Google est-il grossophobe ?

Après avoir été aussi traumatisée que fâchée des résultats offert par Google lors de nombreuses recherches internet, j’ai décidé de creuser un peu plus la question. C’est pour cette raison que j’ai interviewé Annie Picard afin d’éclaircir un peu la question pour le bénéfice du public. Annie est derrière l’entreprise de rédaction web, SEO et stratégies de marketing organique Slasheuse.co. On lui doit aussi l’excellente balado La ligne diagonale (qui m’a invitée plus tôt cette année !). Elle met de l’avant ses valeurs de gauche à travers son choix de client(e)s et ses publications engagées.


Comment Google et le SEO fonctionnent-ils, en résumé ? Est-ce que c’est à peu près la même chose pour tous les outils de recherche ?

Annie Picard : Personne ne connaît à 100% le fonctionnement exact des moteurs de recherche. Leur algorithme est dissimulé entre mieux que le secret de la Caramilk. Mais ce qu’on sait, c’est que Google prend en compte environ 200 critères pour évaluer les pages qui devraient être présentées comme résultat à une requête d’un.e internaute. 

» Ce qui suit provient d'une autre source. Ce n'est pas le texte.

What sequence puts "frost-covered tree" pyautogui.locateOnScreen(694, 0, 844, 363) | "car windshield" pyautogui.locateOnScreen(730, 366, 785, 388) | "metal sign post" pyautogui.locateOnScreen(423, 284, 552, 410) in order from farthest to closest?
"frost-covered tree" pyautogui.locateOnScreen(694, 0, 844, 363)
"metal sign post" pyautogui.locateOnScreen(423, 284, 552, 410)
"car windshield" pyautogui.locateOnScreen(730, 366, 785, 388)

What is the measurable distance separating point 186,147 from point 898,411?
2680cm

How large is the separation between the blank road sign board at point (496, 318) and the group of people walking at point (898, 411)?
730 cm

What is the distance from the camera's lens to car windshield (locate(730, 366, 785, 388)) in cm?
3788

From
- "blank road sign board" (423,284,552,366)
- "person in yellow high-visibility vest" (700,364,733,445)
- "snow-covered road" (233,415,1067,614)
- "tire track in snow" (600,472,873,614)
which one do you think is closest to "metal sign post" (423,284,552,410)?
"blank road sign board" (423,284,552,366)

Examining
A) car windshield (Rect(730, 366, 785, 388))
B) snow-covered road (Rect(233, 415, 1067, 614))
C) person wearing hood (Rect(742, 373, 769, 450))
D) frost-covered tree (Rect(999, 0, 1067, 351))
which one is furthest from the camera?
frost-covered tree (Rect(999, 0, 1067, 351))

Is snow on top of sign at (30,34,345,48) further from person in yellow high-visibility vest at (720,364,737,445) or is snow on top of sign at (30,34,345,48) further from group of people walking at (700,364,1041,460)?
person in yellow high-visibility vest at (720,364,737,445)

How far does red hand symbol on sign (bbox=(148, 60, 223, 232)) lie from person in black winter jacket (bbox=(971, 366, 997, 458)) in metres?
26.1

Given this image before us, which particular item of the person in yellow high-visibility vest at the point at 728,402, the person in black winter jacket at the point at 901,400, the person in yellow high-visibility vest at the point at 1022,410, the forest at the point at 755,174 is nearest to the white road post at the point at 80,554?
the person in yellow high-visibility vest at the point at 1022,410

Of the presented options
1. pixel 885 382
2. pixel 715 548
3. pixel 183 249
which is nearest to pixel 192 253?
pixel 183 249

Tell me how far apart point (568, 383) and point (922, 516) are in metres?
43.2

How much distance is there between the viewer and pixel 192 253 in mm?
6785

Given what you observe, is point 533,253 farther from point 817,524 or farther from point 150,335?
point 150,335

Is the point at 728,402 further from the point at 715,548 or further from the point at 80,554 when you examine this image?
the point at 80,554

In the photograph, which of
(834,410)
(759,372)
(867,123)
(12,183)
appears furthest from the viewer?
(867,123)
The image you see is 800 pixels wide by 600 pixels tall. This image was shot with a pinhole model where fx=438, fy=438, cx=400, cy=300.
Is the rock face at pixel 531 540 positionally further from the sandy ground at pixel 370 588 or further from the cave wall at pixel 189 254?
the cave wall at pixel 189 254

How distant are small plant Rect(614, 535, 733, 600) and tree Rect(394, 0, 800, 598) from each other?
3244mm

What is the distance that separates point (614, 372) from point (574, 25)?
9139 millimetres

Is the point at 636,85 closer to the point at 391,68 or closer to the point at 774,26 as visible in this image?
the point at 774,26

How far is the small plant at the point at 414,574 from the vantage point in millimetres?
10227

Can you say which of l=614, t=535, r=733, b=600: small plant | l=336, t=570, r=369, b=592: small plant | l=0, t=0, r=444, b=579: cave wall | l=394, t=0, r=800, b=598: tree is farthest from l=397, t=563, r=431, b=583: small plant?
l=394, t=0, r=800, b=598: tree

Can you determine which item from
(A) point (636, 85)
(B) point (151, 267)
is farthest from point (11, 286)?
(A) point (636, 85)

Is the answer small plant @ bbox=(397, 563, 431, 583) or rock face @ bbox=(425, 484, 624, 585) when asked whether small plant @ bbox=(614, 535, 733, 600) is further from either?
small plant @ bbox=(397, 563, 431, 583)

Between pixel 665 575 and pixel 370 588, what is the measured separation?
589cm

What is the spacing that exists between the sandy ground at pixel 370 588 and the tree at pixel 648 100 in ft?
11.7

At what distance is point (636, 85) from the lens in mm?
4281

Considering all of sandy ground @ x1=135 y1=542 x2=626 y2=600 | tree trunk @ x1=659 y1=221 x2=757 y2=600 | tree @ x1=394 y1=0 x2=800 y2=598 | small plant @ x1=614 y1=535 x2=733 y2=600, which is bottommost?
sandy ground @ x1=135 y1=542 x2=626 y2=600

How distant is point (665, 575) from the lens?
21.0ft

Évidemment, même en n’ayant pas accès aux secrets de l’algorithme, on peut déduire certaines bonnes pratiques qui favorisent un bon positionnement dans les résultats. Produire un contenu de qualité, qui ne présente pas de problème de temps de téléchargement, qui est indexé par les moteurs de recherches, optimisé pour certains mots-clés, et dont le lien se retrouve sur plusieurs sites de qualité est le résumé le plus court que je pourrais faire. 


Comment la culture – et la grossophobie – ambiante influence-t-elle les résultats, particulièrement au niveau visuel ? Pourquoi, quand on cherche des histoires inspirantes de personnes grosses, on tombe surtout sur des histoires… de perte de poids ? Ou encore quand on cherche des personnes grosses, peu importe avec quel adjectif, les résultats sont horriblement stigmatisants ou grossophobes et associés aux régimes, à la tristesse, à l’inaction, etc. ?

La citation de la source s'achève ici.